On Sunday, Sonia and I had lunch with my parents and they acted like themselves for the first time in her presence, teasing one another relentlessly, engaging with us and actually showing some joy. It felt good.

We met at the Cheesecake Factory in the suburbs. My parents bravely tried the thai lettuce wraps and loved them. We shared two pieces of cheesecake (all chocolate) at the end and moaned about the indulgence. We walked around the mall together afterward and went shoe shopping, where Sonia impressively saved me $30 on a pair of $105 shoes at DSW.

Who knows why people do what they do? Given time or traumatic events, my parents seem to have turned a corner. They seem more open, more accepting, lighter. I have two theories and they both have to do with death.

A few weeks ago on the phone, my dad told me about a 26-year-old boy who had gone missing from the bar a few miles from their home. It was the same bar my brother and I frequented in our twenties, the closest one to our childhood home. The boy had suffered from mental health problems and substance abuse. He'd joined my mom's church to get help with the drinking and the drugs.

Then one evening, he left the bar, threw his phone and his keys in his car and walked into the woods. It took them a few weeks to find his body, but everyone knew what had happened. My dad told me that path led to an overlook where it would be easy to jump into the river. He didn't tell me that the boy was gay.

OBJECTIVE 1:
Reproduce verbatim the section of the lunch passage that opens with "Who knows why" and closes with "do with death.".
The records have no connection to the passage above.

(Dataset items)

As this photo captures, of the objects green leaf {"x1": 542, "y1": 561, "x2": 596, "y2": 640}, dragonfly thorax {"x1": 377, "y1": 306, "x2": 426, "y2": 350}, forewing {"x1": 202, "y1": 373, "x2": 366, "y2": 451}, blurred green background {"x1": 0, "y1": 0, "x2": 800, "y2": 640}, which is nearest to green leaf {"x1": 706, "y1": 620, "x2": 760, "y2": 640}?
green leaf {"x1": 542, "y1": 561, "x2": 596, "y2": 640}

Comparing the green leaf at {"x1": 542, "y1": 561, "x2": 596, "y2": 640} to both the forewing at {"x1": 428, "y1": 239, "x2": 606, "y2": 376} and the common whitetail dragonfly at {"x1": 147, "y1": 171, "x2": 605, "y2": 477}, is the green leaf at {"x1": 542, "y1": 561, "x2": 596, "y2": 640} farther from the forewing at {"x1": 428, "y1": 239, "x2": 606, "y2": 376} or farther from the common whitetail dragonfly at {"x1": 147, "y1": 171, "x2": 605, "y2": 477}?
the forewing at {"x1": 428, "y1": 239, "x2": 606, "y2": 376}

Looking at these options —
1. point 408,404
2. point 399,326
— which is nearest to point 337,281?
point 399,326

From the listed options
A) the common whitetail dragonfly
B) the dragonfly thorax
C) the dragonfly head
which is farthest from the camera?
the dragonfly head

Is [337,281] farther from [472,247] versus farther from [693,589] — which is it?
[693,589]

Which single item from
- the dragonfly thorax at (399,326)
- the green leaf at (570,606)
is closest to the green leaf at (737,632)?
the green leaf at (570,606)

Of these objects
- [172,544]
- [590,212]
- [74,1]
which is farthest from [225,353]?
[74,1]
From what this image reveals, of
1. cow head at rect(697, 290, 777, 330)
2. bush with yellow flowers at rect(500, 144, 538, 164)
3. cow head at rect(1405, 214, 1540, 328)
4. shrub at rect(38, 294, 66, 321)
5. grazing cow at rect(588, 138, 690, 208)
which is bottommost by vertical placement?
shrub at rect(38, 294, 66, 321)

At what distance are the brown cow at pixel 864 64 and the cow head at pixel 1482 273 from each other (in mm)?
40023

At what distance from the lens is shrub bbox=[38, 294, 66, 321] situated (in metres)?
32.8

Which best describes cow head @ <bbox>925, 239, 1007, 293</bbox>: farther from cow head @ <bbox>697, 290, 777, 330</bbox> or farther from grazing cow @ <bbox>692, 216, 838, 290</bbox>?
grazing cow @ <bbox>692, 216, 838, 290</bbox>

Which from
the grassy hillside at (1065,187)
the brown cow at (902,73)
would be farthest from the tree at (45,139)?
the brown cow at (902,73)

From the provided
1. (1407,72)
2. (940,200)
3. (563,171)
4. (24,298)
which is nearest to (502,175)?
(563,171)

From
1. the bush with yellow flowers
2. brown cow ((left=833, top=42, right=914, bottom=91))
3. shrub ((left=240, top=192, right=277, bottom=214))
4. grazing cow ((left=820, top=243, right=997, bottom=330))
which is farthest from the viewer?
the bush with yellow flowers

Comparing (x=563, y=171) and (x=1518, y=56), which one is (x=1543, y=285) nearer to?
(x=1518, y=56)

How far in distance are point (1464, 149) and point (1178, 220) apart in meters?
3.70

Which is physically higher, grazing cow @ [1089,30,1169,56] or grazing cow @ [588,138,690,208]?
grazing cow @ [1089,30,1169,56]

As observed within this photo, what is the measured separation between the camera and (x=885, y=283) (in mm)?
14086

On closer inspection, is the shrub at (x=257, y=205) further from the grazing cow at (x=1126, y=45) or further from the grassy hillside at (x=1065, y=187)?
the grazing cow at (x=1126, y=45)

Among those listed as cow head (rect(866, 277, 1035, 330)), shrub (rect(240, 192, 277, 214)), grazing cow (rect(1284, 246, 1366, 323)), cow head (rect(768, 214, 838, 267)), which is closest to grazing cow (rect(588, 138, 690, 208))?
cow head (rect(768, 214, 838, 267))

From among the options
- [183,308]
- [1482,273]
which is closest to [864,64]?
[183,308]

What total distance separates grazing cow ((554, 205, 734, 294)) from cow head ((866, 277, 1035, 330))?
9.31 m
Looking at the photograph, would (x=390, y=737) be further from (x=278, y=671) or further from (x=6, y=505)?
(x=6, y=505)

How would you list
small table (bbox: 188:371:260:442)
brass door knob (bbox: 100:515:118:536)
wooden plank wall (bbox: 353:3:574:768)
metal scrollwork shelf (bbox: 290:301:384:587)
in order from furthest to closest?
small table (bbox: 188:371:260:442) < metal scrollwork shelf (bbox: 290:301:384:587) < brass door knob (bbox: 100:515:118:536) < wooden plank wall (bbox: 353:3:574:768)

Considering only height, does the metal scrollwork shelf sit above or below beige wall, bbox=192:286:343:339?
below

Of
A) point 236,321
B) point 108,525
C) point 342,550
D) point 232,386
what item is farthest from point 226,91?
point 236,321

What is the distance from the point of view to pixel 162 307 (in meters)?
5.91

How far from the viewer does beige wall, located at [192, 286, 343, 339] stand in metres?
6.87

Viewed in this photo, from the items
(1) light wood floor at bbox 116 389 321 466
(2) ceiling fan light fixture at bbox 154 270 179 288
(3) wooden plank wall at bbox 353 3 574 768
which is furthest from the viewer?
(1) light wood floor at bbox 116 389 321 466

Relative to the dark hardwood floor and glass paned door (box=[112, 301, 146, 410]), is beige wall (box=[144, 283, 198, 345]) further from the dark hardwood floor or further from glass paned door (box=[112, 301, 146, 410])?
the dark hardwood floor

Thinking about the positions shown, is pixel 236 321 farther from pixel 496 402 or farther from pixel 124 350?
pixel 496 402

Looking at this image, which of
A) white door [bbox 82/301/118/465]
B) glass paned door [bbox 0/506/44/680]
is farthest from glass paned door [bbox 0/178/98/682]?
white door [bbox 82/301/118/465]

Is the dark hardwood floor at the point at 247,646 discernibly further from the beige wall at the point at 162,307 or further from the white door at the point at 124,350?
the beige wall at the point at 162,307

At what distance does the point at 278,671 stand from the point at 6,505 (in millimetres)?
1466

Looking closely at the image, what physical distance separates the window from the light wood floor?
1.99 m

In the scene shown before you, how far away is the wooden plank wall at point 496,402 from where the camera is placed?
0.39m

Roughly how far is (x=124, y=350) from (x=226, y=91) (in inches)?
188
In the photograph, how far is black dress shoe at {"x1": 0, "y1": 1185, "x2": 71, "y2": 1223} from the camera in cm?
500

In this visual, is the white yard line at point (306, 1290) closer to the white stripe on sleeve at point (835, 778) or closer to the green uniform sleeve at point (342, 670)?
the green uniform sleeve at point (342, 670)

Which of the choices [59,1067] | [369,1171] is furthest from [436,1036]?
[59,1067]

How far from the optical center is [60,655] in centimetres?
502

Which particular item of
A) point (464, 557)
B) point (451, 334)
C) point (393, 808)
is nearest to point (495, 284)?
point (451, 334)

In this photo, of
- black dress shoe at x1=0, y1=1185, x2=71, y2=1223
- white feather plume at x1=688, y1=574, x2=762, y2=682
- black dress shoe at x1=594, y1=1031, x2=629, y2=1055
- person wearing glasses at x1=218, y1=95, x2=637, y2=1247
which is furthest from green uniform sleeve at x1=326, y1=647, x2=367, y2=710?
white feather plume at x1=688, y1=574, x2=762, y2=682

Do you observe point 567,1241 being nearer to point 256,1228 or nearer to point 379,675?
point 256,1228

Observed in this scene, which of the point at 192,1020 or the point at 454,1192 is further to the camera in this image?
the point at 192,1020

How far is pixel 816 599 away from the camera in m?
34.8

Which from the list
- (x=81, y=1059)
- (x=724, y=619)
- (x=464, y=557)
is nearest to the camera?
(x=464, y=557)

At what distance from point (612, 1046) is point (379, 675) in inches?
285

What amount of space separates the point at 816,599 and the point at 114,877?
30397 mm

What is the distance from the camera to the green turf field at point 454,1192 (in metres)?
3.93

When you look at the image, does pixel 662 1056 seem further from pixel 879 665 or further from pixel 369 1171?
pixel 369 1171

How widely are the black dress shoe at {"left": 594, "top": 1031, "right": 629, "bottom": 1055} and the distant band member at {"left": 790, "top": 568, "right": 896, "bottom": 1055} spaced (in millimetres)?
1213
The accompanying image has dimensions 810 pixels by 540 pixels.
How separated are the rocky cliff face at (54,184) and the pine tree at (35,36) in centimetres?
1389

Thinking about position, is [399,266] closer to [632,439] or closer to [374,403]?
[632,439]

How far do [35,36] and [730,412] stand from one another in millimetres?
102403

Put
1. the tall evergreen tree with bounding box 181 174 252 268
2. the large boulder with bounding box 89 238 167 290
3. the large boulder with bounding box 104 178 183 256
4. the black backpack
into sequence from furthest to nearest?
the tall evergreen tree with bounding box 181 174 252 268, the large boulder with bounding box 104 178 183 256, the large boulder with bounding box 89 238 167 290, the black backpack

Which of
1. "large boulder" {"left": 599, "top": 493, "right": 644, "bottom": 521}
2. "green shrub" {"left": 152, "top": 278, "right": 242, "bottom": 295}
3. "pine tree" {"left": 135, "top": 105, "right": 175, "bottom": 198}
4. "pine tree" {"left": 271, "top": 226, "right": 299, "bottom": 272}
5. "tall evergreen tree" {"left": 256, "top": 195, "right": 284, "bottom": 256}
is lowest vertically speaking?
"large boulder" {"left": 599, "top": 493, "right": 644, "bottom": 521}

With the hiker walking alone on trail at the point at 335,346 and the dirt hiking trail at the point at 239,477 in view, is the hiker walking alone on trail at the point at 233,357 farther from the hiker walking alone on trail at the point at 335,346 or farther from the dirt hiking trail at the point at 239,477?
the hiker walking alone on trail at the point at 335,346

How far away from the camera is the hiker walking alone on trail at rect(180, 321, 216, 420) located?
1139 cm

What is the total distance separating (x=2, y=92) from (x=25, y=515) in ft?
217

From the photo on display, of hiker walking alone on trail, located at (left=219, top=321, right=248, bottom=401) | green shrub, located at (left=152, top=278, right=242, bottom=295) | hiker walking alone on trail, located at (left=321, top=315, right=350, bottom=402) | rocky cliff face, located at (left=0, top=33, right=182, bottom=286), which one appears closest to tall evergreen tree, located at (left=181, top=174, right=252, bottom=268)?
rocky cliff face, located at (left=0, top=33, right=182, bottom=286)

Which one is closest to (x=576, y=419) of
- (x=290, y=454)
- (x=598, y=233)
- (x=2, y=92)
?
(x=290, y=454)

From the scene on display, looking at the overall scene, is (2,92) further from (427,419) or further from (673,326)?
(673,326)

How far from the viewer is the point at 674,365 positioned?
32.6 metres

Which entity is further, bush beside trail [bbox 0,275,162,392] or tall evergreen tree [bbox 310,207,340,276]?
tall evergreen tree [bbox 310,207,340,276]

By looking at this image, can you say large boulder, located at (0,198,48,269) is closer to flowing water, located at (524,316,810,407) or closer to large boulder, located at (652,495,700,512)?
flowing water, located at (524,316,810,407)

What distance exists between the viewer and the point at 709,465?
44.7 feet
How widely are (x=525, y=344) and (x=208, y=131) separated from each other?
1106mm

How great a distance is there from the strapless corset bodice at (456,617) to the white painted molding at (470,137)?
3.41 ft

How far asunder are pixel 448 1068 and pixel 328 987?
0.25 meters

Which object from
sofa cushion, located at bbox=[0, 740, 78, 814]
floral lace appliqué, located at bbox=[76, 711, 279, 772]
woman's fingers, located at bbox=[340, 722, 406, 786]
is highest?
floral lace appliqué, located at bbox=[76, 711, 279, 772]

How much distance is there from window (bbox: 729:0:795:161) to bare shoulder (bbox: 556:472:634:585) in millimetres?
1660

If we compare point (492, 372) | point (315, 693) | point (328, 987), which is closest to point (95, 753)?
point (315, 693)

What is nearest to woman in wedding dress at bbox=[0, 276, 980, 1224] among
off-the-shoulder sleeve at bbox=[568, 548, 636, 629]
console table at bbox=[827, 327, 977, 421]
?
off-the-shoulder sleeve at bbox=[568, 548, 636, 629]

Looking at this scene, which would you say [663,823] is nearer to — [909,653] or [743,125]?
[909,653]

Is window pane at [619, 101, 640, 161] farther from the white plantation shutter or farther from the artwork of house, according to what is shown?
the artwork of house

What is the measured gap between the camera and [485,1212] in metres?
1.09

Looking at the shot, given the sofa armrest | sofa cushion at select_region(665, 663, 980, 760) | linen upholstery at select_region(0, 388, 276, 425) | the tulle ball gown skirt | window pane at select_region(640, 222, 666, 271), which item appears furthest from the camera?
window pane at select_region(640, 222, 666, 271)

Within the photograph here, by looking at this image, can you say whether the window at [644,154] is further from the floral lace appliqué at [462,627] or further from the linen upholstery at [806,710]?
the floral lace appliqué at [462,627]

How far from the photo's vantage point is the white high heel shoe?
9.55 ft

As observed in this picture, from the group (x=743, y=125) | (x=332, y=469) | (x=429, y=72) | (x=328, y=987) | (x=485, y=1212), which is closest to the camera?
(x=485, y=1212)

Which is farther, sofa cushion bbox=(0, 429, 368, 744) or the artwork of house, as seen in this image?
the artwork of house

OBJECTIVE 2:
Count the lines of the records that contain the string "about", and give only that number.

WRITTEN REPLY 1:
Who knows why people do what they do? Given time or traumatic events, my parents seem to have turned a corner. They seem more open, more accepting, lighter. I have two theories and they both have to do with death.

WRITTEN REPLY 2:
2